**Assignment:**
Take the entries below and reproduce them word for word.

**Data shown:**
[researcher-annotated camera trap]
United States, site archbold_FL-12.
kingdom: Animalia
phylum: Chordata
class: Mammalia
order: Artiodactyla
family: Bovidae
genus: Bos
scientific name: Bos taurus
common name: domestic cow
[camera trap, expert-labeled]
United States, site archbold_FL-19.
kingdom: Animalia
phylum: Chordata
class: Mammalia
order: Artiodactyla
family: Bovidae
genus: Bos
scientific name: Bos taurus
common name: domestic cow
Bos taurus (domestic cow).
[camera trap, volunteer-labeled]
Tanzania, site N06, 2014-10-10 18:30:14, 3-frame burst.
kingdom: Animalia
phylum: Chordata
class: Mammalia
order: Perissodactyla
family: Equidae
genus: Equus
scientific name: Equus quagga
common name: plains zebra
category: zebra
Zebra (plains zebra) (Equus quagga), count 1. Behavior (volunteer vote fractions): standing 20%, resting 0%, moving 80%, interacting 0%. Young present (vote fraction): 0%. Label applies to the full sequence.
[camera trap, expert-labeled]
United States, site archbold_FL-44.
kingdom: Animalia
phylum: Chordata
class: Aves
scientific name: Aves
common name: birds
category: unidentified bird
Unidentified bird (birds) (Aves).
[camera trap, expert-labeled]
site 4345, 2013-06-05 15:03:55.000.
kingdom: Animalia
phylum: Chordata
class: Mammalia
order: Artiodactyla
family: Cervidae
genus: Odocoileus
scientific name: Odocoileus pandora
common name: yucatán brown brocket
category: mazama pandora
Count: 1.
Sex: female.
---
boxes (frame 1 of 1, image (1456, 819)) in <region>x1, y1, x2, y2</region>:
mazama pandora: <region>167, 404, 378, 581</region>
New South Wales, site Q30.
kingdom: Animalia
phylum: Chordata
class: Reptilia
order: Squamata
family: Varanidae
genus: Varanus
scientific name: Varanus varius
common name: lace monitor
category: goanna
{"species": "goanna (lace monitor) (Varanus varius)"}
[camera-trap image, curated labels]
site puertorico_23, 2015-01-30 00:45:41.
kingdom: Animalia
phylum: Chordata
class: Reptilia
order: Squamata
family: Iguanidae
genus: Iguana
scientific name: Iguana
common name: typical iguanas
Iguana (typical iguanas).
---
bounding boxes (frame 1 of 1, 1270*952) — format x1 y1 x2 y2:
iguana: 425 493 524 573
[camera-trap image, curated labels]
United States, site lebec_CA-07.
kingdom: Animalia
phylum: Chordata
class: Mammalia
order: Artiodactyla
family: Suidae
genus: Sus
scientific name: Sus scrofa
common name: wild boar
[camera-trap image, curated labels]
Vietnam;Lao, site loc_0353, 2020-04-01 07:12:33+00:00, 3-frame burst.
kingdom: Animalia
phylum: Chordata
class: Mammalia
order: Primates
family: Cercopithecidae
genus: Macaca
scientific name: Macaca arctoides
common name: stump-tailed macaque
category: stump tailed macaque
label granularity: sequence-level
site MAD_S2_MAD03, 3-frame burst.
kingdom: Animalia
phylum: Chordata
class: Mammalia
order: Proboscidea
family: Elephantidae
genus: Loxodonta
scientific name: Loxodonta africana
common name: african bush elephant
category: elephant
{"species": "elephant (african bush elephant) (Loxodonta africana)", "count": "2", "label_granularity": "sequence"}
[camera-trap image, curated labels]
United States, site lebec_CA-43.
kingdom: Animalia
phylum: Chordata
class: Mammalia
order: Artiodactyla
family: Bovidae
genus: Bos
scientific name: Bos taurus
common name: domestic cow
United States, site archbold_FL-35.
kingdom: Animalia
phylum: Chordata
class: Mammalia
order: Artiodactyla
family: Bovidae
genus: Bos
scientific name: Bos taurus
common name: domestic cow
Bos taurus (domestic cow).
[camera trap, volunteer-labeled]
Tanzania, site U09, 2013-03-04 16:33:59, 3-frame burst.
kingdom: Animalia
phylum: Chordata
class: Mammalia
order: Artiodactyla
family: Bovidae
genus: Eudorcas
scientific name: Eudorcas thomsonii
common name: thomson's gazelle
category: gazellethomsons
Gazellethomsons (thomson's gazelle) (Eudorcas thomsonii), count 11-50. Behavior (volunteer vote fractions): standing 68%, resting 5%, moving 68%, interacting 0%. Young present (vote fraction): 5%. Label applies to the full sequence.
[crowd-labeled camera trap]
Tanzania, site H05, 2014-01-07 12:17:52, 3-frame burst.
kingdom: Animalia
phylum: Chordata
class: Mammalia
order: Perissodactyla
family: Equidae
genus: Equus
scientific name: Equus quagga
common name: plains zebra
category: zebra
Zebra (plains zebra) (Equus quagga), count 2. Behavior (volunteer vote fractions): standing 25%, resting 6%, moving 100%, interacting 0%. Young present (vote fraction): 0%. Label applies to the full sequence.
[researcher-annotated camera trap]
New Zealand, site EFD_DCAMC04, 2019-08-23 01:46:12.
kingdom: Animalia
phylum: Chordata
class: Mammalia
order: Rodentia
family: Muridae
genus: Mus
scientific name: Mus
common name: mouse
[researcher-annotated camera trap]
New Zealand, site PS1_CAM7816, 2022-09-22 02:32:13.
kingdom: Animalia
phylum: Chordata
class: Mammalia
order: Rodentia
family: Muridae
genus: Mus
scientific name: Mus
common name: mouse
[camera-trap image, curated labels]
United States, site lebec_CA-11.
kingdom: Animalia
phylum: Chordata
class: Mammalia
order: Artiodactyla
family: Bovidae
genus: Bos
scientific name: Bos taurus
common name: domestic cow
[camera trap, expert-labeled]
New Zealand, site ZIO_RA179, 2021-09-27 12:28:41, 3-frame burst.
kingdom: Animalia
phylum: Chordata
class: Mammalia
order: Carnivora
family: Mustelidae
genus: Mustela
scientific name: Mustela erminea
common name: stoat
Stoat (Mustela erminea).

**Written response:**
[researcher-annotated camera trap]
United States, site archbold_FL-12.
kingdom: Animalia
phylum: Chordata
class: Mammalia
order: Artiodactyla
family: Bovidae
genus: Bos
scientific name: Bos taurus
common name: domestic cow
[camera trap, expert-labeled]
United States, site archbold_FL-19.
kingdom: Animalia
phylum: Chordata
class: Mammalia
order: Artiodactyla
family: Bovidae
genus: Bos
scientific name: Bos taurus
common name: domestic cow
Bos taurus (domestic cow).
[camera trap, volunteer-labeled]
Tanzania, site N06, 2014-10-10 18:30:14, 3-frame burst.
kingdom: Animalia
phylum: Chordata
class: Mammalia
order: Perissodactyla
family: Equidae
genus: Equus
scientific name: Equus quagga
common name: plains zebra
category: zebra
Zebra (plains zebra) (Equus quagga), count 1. Behavior (volunteer vote fractions): standing 20%, resting 0%, moving 80%, interacting 0%. Young present (vote fraction): 0%. Label applies to the full sequence.
[camera trap, expert-labeled]
United States, site archbold_FL-44.
kingdom: Animalia
phylum: Chordata
class: Aves
scientific name: Aves
common name: birds
category: unidentified bird
Unidentified bird (birds) (Aves).
[camera trap, expert-labeled]
site 4345, 2013-06-05 15:03:55.000.
kingdom: Animalia
phylum: Chordata
class: Mammalia
order: Artiodactyla
family: Cervidae
genus: Odocoileus
scientific name: Odocoileus pandora
common name: yucatán brown brocket
category: mazama pandora
Count: 1.
Sex: female.
---
boxes (frame 1 of 1, image (1456, 819)) in <region>x1, y1, x2, y2</region>:
mazama pandora: <region>167, 404, 378, 581</region>
New South Wales, site Q30.
kingdom: Animalia
phylum: Chordata
class: Reptilia
order: Squamata
family: Varanidae
genus: Varanus
scientific name: Varanus varius
common name: lace monitor
category: goanna
{"species": "goanna (lace monitor) (Varanus varius)"}
[camera-trap image, curated labels]
site puertorico_23, 2015-01-30 00:45:41.
kingdom: Animalia
phylum: Chordata
class: Reptilia
order: Squamata
family: Iguanidae
genus: Iguana
scientific name: Iguana
common name: typical iguanas
Iguana (typical iguanas).
---
bounding boxes (frame 1 of 1, 1270*952) — format x1 y1 x2 y2:
iguana: 425 493 524 573
[camera-trap image, curated labels]
United States, site lebec_CA-07.
kingdom: Animalia
phylum: Chordata
class: Mammalia
order: Artiodactyla
family: Suidae
genus: Sus
scientific name: Sus scrofa
common name: wild boar
[camera-trap image, curated labels]
Vietnam;Lao, site loc_0353, 2020-04-01 07:12:33+00:00, 3-frame burst.
kingdom: Animalia
phylum: Chordata
class: Mammalia
order: Primates
family: Cercopithecidae
genus: Macaca
scientific name: Macaca arctoides
common name: stump-tailed macaque
category: stump tailed macaque
label granularity: sequence-level
site MAD_S2_MAD03, 3-frame burst.
kingdom: Animalia
phylum: Chordata
class: Mammalia
order: Proboscidea
family: Elephantidae
genus: Loxodonta
scientific name: Loxodonta africana
common name: african bush elephant
category: elephant
{"species": "elephant (african bush elephant) (Loxodonta africana)", "count": "2", "label_granularity": "sequence"}
[camera-trap image, curated labels]
United States, site lebec_CA-43.
kingdom: Animalia
phylum: Chordata
class: Mammalia
order: Artiodactyla
family: Bovidae
genus: Bos
scientific name: Bos taurus
common name: domestic cow
United States, site archbold_FL-35.
kingdom: Animalia
phylum: Chordata
class: Mammalia
order: Artiodactyla
family: Bovidae
genus: Bos
scientific name: Bos taurus
common name: domestic cow
Bos taurus (domestic cow).
[camera trap, volunteer-labeled]
Tanzania, site U09, 2013-03-04 16:33:59, 3-frame burst.
kingdom: Animalia
phylum: Chordata
class: Mammalia
order: Artiodactyla
family: Bovidae
genus: Eudorcas
scientific name: Eudorcas thomsonii
common name: thomson's gazelle
category: gazellethomsons
Gazellethomsons (thomson's gazelle) (Eudorcas thomsonii), count 11-50. Behavior (volunteer vote fractions): standing 68%, resting 5%, moving 68%, interacting 0%. Young present (vote fraction): 5%. Label applies to the full sequence.
[crowd-labeled camera trap]
Tanzania, site H05, 2014-01-07 12:17:52, 3-frame burst.
kingdom: Animalia
phylum: Chordata
class: Mammalia
order: Perissodactyla
family: Equidae
genus: Equus
scientific name: Equus quagga
common name: plains zebra
category: zebra
Zebra (plains zebra) (Equus quagga), count 2. Behavior (volunteer vote fractions): standing 25%, resting 6%, moving 100%, interacting 0%. Young present (vote fraction): 0%. Label applies to the full sequence.
[researcher-annotated camera trap]
New Zealand, site EFD_DCAMC04, 2019-08-23 01:46:12.
kingdom: Animalia
phylum: Chordata
class: Mammalia
order: Rodentia
family: Muridae
genus: Mus
scientific name: Mus
common name: mouse
[researcher-annotated camera trap]
New Zealand, site PS1_CAM7816, 2022-09-22 02:32:13.
kingdom: Animalia
phylum: Chordata
class: Mammalia
order: Rodentia
family: Muridae
genus: Mus
scientific name: Mus
common name: mouse
[camera-trap image, curated labels]
United States, site lebec_CA-11.
kingdom: Animalia
phylum: Chordata
class: Mammalia
order: Artiodactyla
family: Bovidae
genus: Bos
scientific name: Bos taurus
common name: domestic cow
[camera trap, expert-labeled]
New Zealand, site ZIO_RA179, 2021-09-27 12:28:41, 3-frame burst.
kingdom: Animalia
phylum: Chordata
class: Mammalia
order: Carnivora
family: Mustelidae
genus: Mustela
scientific name: Mustela erminea
common name: stoat
Stoat (Mustela erminea).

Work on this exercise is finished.